» EXTRAIT FOURNI
+ + +
Chacun retrouve sa place dans le véhicule. Nous partons. Le paysage défile à l’envers.

Les carrières de Carrare ont traversé la route et Gènes s’étend à présent à ma gauche.
Lors du trajet aller, je me plaisais à évoquer ce port lointain résonnant d’appels pour les grands voyages autour du monde.
Sur le chemin du retour je suis frappée par un centre industriel à la banlieue hideuse et triste.

Une pause repas est décidée avant de franchir la série de tunnels obscurs. Nous  avons définitivement quitté nos douces collines et découvrons un environnement dont la morosité s’accorde avec le gris métallique du ciel et notre humeur aussi.
Pas le moindre olivier sous lequel nous étendre, pas de vigne généreuse pour avoir le regret du vin que l’on ne boira pas, pas de cyprès lancé au ciel au bord d’un chemin de pierre sèches.
Nous dévisageons d’un œil morne le spectacle affligeant des voitures garées en tous sens dans l’urgence d’un Pannini élastique et d’un espresso engloutis sur le bord du comptoir.

Il est hors de question de gâcher les dernières impressions de notre séjour !

Nous cherchons désespérément dans les 50 m2 de béton, l’espace idéal pour étaler notre pique-nique : poulet froid, salade de pâtes, tomates à la croque-sel,  fromages et raisins blancs.
L’endroit a pourtant bien existé, en d’autres temps. Dans un élan de compassion pour le nomade en quête de détente, le bâtisseur avait imaginé un coin tranquille : une table flanquée de deux bancs sous une tonnelle.

Aujourd’hui, il est barricadé, verrouillé au moyen de plusieurs chaînes cadenassées. Accès interdit ! Cet ostracisme nous atterre.
Nous restons hébétés quelques secondes devant les canettes et les papiers gras jetés rageusement par-dessus la barricade par tous ces voyageurs méprisés.

Que faire d’autre ? Nous étalons notre couverture pour un sit-in sur le trottoir devant la barricade.
Une fois nos forces reconstituées, nous consentons à nous déplacer jusqu’à la cafétéria pour siroter un espresso tout en surveillant la voiture et nos bagages et en balayant du regard le parking traversé par des automobilistes ordinaires.
+ + +
» DONNÉES FOURNIES
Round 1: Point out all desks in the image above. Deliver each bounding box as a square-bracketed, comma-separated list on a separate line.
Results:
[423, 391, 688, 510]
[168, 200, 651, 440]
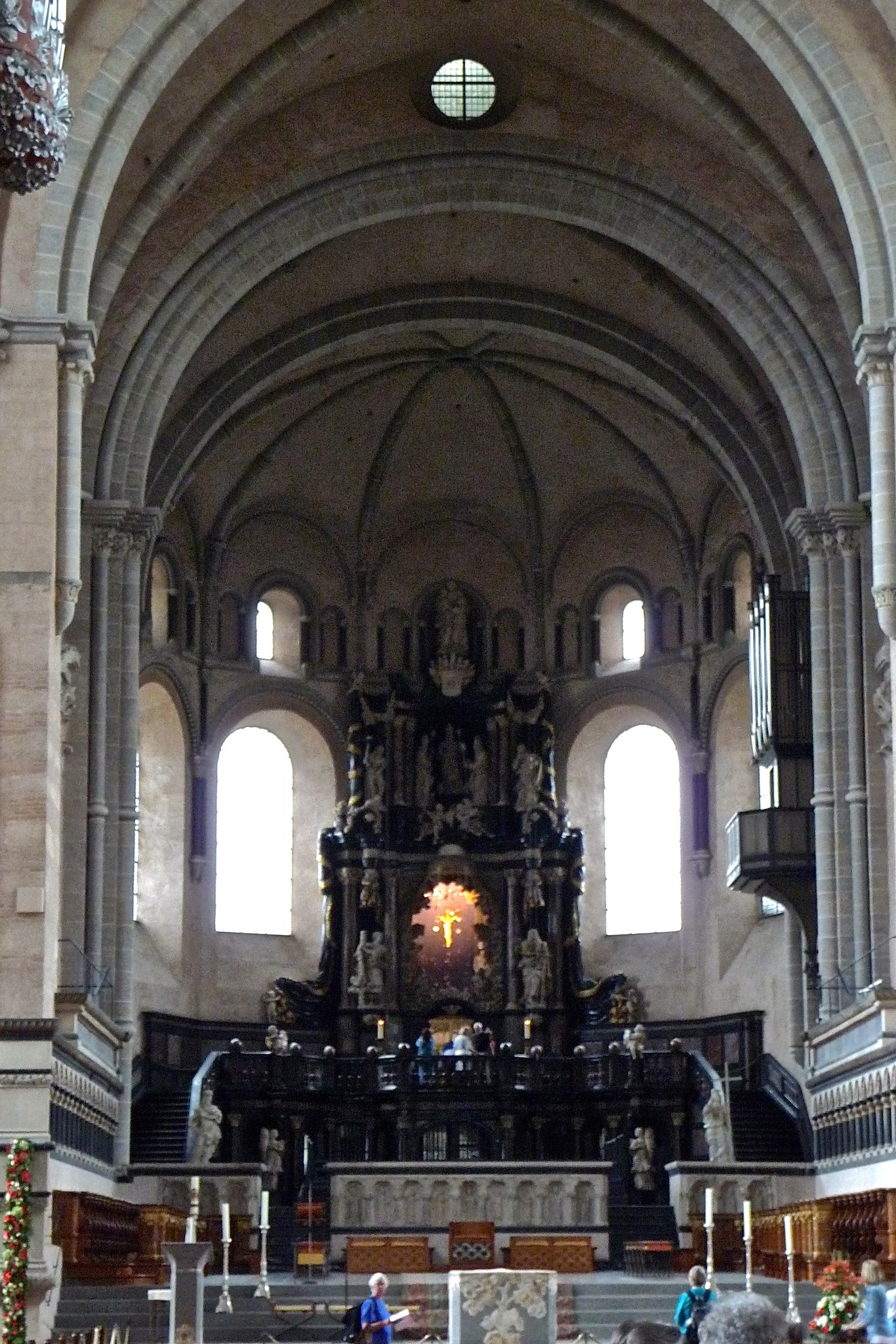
+ + +
» TRAVAIL DEMANDÉ
1. Dressez la liste complète des aliments qui composent le pique-nique dans l'extrait.
2. Recopiez mot pour mot le passage de l'extrait qui va de « Que faire d’autre ? » à « des automobilistes ordinaires. ».

» CORRIGÉ
1.
- poulet froid
- salade de pâtes
- tomates à la croque-sel
- fromages
- raisins blancs

2.
Que faire d’autre ? Nous étalons notre couverture pour un sit-in sur le trottoir devant la barricade.
Une fois nos forces reconstituées, nous consentons à nous déplacer jusqu’à la cafétéria pour siroter un espresso tout en surveillant la voiture et nos bagages et en balayant du regard le parking traversé par des automobilistes ordinaires.